Я вдруг вспомнил, как Павел ударил немецкого караульного, в полёте обратившись в человека. А что, если, мне повторить то же самое, но с самолётом? Догнать эту воздушную тарахтелку в соколиной ипостаси мне ничего не стоит. Оборотный амулет ещё не начал безвозвратно разрушаться. Вопрос в том, а смогу ли я провернуть этот фокус в воздухе, да ещё с механизмом, который движется со скоростью виверны? А мне же ещё нужно будет сосредоточиться на заклинании. Воспользоваться жезлом? Уроню. Привязать к себе?

«А что я голову ломаю и надеюсь на магию по делу и без? Можно же воспользоваться местным оружием, – пришла мне в голову новая мысль. – Конечно, без гарантии, что всё получится, но когда-то же надо совмещать одно с другим».

Придумано – сделано. Я пришёл к оборотням и потребовал предоставить мне несколько гранат или одну, но мощную.

– Именно гранату? Есть взрывчатка в шашках и с двумя типами детонаторов: от огневого шнура и обычный взрыватель.
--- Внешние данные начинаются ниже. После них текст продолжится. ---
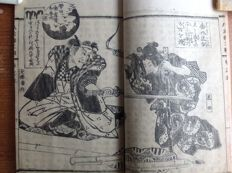 Two booklets with a total of 9 black and white diptych woodcuts with interesting depictions, Satomi Hakkenden (里見八犬傳, the legend of eight samurai ) – Author Kyokutei Bakin – Japan – 1880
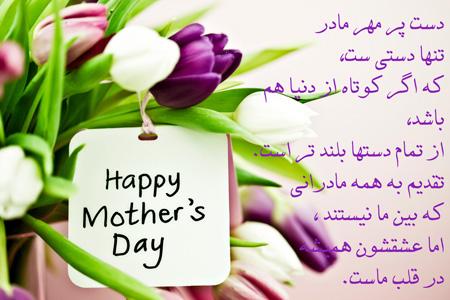 تبریک روز مادر, کارت تبریک روز مادر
Только этот сразу срабатывает, как в минах, – уточнил Есин.

– Гранату. Со взрывчаткой как-нибудь потом поучусь управляться.

– А зачем? – влез с вопросом один из недавно обращённых волколаков.

– Слышите тарахтит? – я ткнул пальцем в небо. – Надоел, хочу взорвать.

– Самолёт гранатой?! – удивился тот. – А научишь, лорд?

Сразу несколько пар глаз установились на меня с интересом.

– Струкова научил бы, а с вами не выйдет.

– Жа-аль, – с досадой протянул новичок.

– Противотанковая подойдёт? – вслед за ним произнёс Есин. – Или лучше связку эргэшек?

– Танюша, что ли? – влез в разговор всё тот же новичок. – К чёрту её, самому можно подорваться. А уж если и не пользовался никогда, то… не, к чертям собачьим. Лорд, не советую.

– Что есть, то есть, – согласился с ним Есин. – Зато кило тротила внутри разнесут любой самолёт в щепки.

– Сам, что предложишь? – поинтересовался я у него.

– Противотанковая мощнее. Правда, она от удара взрывается. Да и капризная, это Колька правильно сказал, – чуть поморщился оборотень. – Лучше, наверное, связку сделать.

– К ней нож или стальной прут можно прикрутить?

– Э-э? Ну, да.

– Привязывайте с тем расчётом, чтобы можно было воткнуть острие одной рукой с размаху.

Спустя десять минут я получил связку немецких гранат внушительного размера. К её рукояти был прикручен тонкой проволокой четырёхгранный штык, вроде как от советской винтовки.

– Годится? – волколак вопросительно глянул на меня.

– С виду – да, – кивнул я. – А на деле будет видно.

Смотреть, как я стану разбираться с немецким самолётом, вышли все в лагере. Даже феи вылетели из домов и своих гнёзд, обнаружив нездоровую суматоху на улице.

На груди я закрепил кобуру с пистолетом ТТ, связка гранат устроилась на моём правом бедре на тонкой бечёвке, на левом же закрепил магический жезл, также накинув на него петельку тонкой верёвки, второй конец которой завязал на ремне. В зависимости от обстоятельств, воспользуюсь чем-то из этого арсенала. Защитный колпачок скрутил сразу же, чтобы не терять время на это в небе.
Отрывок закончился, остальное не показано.